Début août 1931, Vladimir Ghika assiste à l’enterrement de son vieil ami Nicolae Păulescu. Un journal d’époque raconte que « sdrobit de suferinţă mută a îngenuncheat, a sărutat mâna rece a celui mai bun fiu al Bisericii lui Christos și s-a înfrăţit în durere, cu fraţii săi ortodoxi, lângă acela care a visat mereu o singură și dumnezeiască Creștinătate »[1].
C’est Vladimir Ghika qui avait initié leur amitié en octobre 1905 en déposant sa carte de visite chez le docteur Păulescu, comme on le faisait à l’époque, avant le téléphone, pour demander rendez-vous. Ce à quoi Nicolae Păulescu avait répondu : « À mon tour, je brûle du désir de vous connaître. »[2] Vladimir Ghika désirait sans doute le faire collaborer au dispensaire médical qu’il comptait fonder à Bucarest à l’aide des Filles de Charité. Et c’est effectivement ce qui arriva. Le docteur Nicolae Păulescu vint donner des consultations gratuites à tous ceux qui se présentaient là. « Incontestablement Dieu bénit votre œuvre qui semble vouloir prendre des proportions gigantesques. 200-250 malades à chaque consultation, c’est énorme ! »[3] écrit-il un an plus tard à Vladimir Ghika.
À ces consultations venaient des pauvres, des catholiques, bien sûr, mais aussi des orthodoxes, des musulmans, des juifs… Păulescu disait à ses étudiants : « In spital, veţi mai găsi şi oameni de alte naţii ca unguri, greci, ovrei, naţii chiar duşmane nouă şi care duc în contra noastră o luptă pe viaţă şi pe moarte. Or, toţi aceşti oameni – buni sau răi, virtuoşi sau inamici – trebue să primească în spital aceleaşi îngrijiri, fără să se ţină seama de meritele sau nemernicia lor, fiindcă Dumnezeu vrea ca iubirea ce-i datoresc oamenii, să se reverse asupra bolnavilor săraci. »

DONNÉES EXTRAITES:
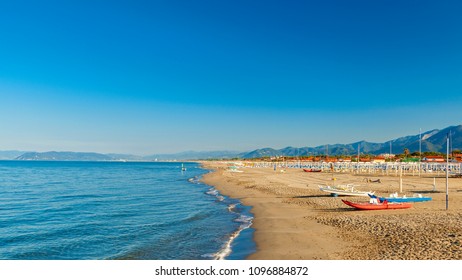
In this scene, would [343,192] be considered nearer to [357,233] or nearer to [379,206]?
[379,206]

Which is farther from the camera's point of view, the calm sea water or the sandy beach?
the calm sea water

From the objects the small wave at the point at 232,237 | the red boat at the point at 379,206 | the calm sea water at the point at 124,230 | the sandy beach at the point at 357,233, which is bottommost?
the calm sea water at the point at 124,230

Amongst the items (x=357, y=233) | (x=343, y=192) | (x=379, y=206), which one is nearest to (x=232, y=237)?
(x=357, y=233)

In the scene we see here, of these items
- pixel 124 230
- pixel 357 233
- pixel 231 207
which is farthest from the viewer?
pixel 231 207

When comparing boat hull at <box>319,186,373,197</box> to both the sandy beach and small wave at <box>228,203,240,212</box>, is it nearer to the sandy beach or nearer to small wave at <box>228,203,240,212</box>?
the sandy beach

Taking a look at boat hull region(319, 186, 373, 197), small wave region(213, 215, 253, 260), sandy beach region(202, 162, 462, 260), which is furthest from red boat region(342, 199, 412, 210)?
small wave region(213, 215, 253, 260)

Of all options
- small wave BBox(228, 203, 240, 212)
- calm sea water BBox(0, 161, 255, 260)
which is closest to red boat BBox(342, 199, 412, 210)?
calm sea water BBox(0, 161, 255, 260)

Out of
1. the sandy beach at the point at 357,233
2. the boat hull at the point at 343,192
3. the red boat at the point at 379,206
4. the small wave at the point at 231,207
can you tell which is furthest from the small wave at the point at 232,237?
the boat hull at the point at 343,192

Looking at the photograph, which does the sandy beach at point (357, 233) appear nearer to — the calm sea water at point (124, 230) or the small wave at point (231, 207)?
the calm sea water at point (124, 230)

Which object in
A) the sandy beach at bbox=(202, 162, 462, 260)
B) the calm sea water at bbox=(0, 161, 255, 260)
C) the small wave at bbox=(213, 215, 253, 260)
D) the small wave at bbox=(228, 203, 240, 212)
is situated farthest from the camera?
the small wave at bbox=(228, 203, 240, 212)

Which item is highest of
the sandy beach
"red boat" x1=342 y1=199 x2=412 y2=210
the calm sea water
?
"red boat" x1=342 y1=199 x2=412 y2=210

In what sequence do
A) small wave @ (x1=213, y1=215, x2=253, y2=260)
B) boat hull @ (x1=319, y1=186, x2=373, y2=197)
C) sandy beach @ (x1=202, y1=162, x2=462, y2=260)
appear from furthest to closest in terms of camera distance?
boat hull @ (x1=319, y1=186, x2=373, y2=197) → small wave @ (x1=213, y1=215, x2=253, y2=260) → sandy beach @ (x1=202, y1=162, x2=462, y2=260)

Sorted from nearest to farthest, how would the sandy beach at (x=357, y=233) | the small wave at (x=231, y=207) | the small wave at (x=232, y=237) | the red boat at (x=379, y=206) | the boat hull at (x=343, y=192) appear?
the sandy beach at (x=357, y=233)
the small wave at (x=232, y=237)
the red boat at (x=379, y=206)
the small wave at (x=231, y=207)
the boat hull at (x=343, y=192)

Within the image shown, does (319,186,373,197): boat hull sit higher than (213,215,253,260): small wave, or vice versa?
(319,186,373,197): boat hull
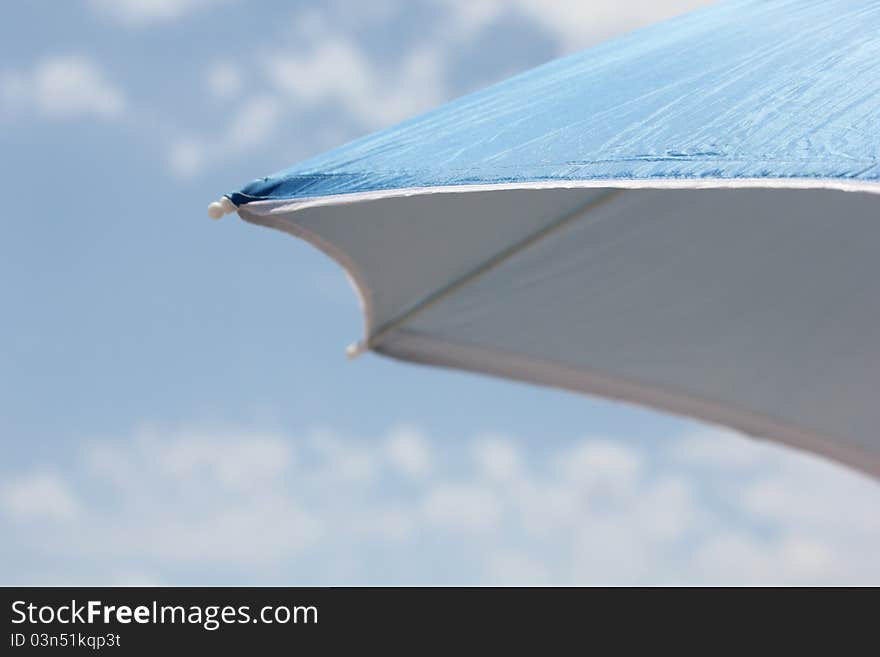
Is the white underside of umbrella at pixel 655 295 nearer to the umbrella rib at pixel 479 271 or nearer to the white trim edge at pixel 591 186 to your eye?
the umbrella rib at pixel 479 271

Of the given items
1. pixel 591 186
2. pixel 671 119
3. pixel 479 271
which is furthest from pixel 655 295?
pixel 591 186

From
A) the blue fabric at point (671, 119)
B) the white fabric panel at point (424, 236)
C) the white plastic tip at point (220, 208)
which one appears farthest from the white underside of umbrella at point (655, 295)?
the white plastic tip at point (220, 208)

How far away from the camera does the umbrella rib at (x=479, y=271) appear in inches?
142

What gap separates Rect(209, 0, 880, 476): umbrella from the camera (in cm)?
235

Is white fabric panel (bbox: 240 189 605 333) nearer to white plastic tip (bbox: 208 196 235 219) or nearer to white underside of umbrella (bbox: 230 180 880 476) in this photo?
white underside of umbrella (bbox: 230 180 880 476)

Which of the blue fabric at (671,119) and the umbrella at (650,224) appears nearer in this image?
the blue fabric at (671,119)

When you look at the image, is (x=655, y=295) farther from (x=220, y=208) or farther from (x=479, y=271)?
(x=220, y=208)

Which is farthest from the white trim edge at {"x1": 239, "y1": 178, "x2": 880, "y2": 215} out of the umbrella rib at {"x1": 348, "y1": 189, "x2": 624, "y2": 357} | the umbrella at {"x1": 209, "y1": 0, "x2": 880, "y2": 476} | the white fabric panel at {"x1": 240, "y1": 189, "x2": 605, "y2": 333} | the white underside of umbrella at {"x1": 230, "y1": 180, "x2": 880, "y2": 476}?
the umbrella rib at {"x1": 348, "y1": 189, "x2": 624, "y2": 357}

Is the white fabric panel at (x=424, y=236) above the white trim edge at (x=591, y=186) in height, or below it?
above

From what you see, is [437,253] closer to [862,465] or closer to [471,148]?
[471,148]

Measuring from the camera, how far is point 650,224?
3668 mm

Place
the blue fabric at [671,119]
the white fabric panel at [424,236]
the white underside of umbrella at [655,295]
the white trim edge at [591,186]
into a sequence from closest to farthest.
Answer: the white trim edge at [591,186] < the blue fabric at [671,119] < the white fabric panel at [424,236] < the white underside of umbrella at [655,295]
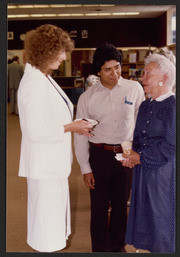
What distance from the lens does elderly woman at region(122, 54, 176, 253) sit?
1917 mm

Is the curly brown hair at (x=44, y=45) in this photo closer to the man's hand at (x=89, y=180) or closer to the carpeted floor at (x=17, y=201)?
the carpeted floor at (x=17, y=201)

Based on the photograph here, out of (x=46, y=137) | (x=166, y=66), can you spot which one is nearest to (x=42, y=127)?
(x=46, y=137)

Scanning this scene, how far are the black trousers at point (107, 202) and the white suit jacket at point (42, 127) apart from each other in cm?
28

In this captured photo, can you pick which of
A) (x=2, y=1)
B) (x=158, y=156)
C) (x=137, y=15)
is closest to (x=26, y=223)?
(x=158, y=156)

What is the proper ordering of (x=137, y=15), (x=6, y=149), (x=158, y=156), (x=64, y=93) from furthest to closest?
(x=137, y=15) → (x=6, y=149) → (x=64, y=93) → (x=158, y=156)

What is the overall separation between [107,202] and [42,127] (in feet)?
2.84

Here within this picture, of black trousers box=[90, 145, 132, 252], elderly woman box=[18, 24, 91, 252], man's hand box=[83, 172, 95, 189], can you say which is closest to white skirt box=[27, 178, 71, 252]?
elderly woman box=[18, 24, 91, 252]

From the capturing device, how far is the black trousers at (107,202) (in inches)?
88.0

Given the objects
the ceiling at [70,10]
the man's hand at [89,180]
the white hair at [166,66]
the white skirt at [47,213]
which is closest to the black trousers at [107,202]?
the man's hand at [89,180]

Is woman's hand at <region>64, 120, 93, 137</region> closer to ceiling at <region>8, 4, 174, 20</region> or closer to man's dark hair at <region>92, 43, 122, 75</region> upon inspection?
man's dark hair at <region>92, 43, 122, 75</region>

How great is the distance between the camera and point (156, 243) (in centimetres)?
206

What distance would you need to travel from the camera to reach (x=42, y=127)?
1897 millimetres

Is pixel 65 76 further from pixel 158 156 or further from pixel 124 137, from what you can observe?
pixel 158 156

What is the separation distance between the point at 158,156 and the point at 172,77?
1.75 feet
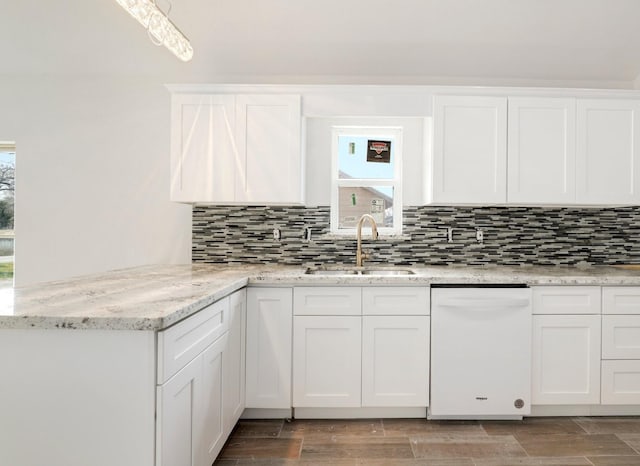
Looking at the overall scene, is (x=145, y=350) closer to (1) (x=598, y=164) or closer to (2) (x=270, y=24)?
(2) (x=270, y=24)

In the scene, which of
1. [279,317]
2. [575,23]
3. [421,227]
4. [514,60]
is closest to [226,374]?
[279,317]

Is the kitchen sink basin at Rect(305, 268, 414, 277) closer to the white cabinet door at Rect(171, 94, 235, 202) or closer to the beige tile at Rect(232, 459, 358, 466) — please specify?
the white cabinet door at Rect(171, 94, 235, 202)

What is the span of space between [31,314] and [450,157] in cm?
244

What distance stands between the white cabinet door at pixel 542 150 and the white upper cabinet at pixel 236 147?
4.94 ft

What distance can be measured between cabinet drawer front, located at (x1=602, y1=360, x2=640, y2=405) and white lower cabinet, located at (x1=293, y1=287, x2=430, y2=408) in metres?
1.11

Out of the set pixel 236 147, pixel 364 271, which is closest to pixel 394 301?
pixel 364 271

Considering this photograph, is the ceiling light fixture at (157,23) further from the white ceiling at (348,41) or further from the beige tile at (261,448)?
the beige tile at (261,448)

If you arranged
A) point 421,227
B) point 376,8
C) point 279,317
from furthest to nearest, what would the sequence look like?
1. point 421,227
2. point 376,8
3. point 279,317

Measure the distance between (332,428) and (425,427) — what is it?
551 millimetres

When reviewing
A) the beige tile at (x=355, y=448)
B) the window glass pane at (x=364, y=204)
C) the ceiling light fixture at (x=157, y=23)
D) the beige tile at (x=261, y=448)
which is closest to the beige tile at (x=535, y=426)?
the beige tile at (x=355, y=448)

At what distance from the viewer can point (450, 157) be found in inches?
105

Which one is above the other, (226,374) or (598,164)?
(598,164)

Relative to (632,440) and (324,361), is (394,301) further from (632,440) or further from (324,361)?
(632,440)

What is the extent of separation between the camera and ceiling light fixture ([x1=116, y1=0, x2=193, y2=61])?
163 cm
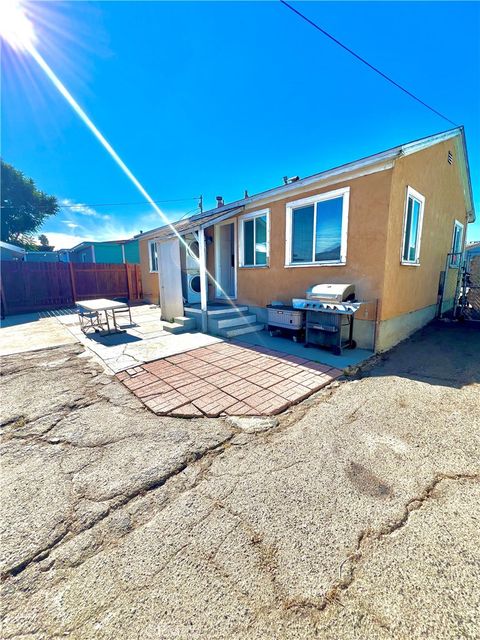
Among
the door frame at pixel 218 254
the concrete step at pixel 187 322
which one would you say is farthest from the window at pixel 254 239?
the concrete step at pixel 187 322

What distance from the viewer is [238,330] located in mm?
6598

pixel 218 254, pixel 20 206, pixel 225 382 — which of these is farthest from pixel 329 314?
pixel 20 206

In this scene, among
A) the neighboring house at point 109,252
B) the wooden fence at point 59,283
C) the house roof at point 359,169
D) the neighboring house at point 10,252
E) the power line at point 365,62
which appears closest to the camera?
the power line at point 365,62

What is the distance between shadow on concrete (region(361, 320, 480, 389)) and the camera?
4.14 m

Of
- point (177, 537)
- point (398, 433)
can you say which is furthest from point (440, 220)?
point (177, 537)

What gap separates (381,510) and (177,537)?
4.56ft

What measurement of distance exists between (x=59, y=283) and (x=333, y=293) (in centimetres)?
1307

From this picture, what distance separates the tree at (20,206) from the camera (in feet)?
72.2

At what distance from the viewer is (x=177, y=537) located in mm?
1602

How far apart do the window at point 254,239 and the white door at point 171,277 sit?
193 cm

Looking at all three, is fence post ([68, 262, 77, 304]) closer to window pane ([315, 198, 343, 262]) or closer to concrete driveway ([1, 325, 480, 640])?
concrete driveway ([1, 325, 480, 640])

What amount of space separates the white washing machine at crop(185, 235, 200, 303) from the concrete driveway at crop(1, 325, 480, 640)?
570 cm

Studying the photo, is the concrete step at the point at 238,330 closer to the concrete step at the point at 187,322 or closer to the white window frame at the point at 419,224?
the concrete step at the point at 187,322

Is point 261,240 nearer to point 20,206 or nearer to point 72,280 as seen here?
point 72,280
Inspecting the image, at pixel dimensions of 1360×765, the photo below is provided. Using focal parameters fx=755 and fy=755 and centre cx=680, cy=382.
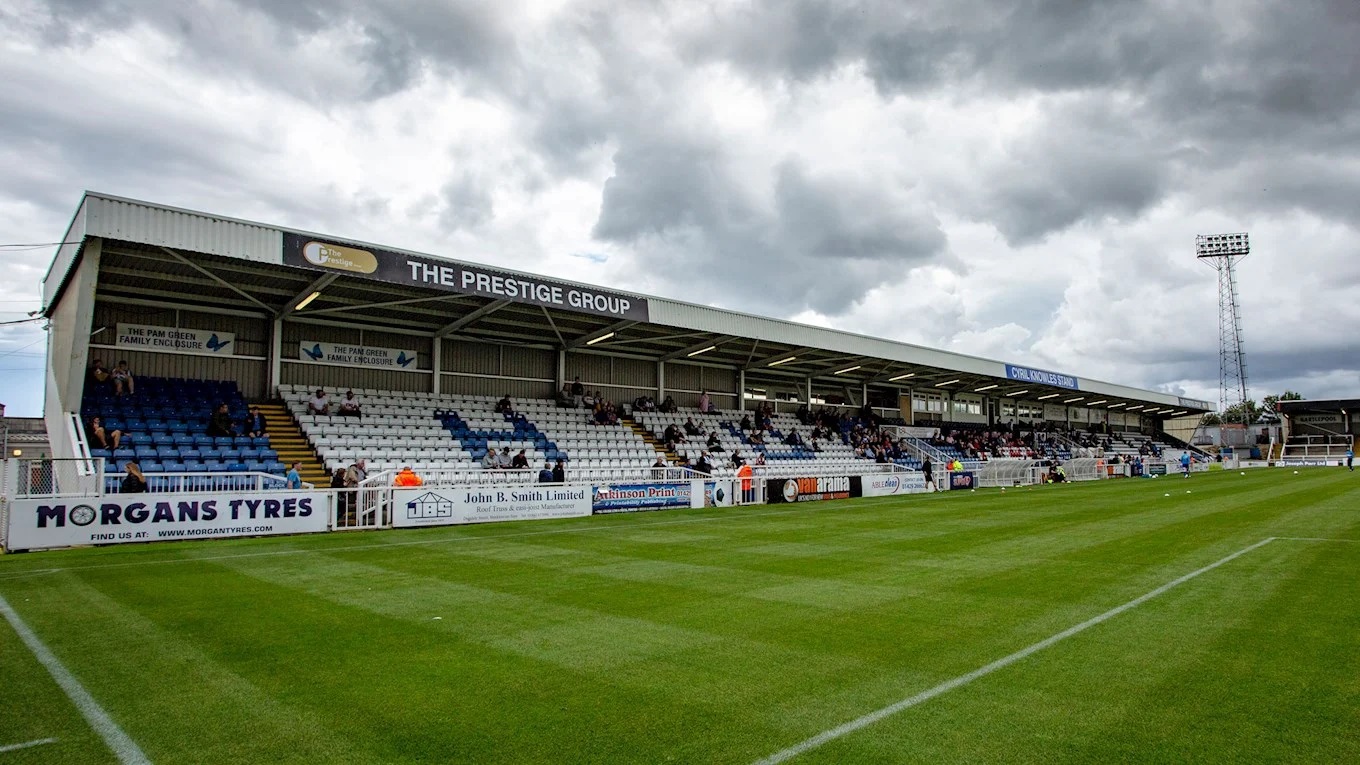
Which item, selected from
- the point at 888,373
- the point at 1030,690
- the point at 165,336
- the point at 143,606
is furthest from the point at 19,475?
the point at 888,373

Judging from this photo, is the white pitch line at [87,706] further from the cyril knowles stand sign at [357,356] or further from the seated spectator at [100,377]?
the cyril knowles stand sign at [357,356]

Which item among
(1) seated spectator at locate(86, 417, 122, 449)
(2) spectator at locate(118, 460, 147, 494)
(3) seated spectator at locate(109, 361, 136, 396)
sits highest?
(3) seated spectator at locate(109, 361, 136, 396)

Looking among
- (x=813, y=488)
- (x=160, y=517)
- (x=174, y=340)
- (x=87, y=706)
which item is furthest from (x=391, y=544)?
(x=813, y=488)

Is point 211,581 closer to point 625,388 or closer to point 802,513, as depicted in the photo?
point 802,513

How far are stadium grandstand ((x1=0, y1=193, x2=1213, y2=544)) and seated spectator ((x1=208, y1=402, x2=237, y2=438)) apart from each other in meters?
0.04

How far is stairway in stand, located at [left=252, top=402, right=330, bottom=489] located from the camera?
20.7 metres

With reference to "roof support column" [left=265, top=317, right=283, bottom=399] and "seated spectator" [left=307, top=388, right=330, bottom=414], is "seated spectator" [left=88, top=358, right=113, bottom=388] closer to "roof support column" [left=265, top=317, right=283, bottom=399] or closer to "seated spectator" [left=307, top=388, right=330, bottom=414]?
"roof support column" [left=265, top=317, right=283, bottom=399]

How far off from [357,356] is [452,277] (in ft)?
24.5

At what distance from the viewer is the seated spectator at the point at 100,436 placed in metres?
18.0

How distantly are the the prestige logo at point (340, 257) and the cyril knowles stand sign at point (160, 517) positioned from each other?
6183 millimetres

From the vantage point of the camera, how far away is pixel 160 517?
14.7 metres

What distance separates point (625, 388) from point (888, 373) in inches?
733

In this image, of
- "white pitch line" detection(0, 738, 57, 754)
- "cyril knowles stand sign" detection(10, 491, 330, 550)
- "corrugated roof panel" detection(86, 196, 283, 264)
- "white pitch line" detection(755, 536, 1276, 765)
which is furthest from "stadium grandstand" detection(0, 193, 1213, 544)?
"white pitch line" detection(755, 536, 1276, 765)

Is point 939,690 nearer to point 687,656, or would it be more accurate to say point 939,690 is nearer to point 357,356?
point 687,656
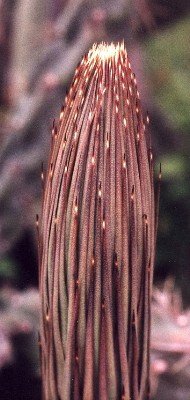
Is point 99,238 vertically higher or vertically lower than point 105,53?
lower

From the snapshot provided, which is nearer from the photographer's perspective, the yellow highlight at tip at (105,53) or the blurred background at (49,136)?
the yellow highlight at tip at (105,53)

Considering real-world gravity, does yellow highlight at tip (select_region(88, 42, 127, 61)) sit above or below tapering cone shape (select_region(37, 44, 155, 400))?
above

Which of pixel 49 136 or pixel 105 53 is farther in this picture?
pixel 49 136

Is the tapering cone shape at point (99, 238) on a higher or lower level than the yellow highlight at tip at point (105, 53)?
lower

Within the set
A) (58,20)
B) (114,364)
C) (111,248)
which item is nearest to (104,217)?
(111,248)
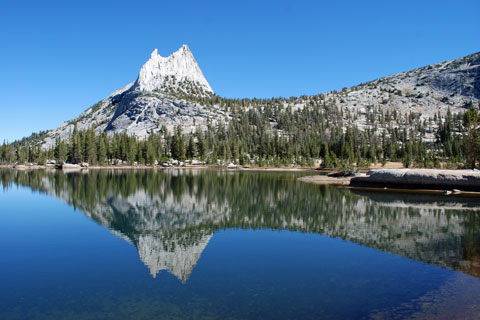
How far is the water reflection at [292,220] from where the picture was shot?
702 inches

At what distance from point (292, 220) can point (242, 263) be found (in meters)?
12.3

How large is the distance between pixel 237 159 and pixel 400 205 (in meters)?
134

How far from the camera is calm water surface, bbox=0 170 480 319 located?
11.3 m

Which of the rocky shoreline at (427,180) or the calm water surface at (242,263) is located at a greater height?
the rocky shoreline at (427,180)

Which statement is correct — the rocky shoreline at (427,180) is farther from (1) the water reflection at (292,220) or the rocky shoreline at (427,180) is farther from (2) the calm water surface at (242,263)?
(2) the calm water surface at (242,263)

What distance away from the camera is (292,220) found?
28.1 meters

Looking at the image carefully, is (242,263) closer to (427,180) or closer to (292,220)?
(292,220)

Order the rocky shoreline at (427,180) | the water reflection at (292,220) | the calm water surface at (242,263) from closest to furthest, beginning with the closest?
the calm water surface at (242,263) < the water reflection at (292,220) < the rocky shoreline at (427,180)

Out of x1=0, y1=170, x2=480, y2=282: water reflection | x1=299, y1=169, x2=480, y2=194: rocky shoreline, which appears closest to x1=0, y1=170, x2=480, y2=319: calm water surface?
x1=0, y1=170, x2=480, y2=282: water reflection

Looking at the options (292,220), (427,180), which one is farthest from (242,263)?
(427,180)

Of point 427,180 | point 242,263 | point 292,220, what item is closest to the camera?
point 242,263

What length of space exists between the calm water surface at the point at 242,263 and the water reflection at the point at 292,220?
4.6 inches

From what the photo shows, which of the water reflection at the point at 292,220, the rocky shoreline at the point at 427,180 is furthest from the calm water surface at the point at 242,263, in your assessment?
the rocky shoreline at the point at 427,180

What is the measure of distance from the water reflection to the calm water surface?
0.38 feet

CONSIGNE:
Recopiez intégralement, sans rien modifier, l'extrait sur l'amitié entre Vladimir Ghika et Nicolae Păulescu. Les enregistrements n'ont aucun lien avec l'extrait.

CORRIGÉ:
Début août 1931, Vladimir Ghika assiste à l’enterrement de son vieil ami Nicolae Păulescu. Un journal d’époque raconte que « sdrobit de suferinţă mută a îngenuncheat, a sărutat mâna rece a celui mai bun fiu al Bisericii lui Christos și s-a înfrăţit în durere, cu fraţii săi ortodoxi, lângă acela care a visat mereu o singură și dumnezeiască Creștinătate »[1].
C’est Vladimir Ghika qui avait initié leur amitié en octobre 1905 en déposant sa carte de visite chez le docteur Păulescu, comme on le faisait à l’époque, avant le téléphone, pour demander rendez-vous. Ce à quoi Nicolae Păulescu avait répondu : « À mon tour, je brûle du désir de vous connaître. »[2] Vladimir Ghika désirait sans doute le faire collaborer au dispensaire médical qu’il comptait fonder à Bucarest à l’aide des Filles de Charité. Et c’est effectivement ce qui arriva. Le docteur Nicolae Păulescu vint donner des consultations gratuites à tous ceux qui se présentaient là. « Incontestablement Dieu bénit votre œuvre qui semble vouloir prendre des proportions gigantesques. 200-250 malades à chaque consultation, c’est énorme ! »[3] écrit-il un an plus tard à Vladimir Ghika.
À ces consultations venaient des pauvres, des catholiques, bien sûr, mais aussi des orthodoxes, des musulmans, des juifs… Păulescu disait à ses étudiants : « In spital, veţi mai găsi şi oameni de alte naţii ca unguri, greci, ovrei, naţii chiar duşmane nouă şi care duc în contra noastră o luptă pe viaţă şi pe moarte. Or, toţi aceşti oameni – buni sau răi, virtuoşi sau inamici – trebue să primească în spital aceleaşi îngrijiri, fără să se ţină seama de meritele sau nemernicia lor, fiindcă Dumnezeu vrea ca iubirea ce-i datoresc oamenii, să se reverse asupra bolnavilor săraci. »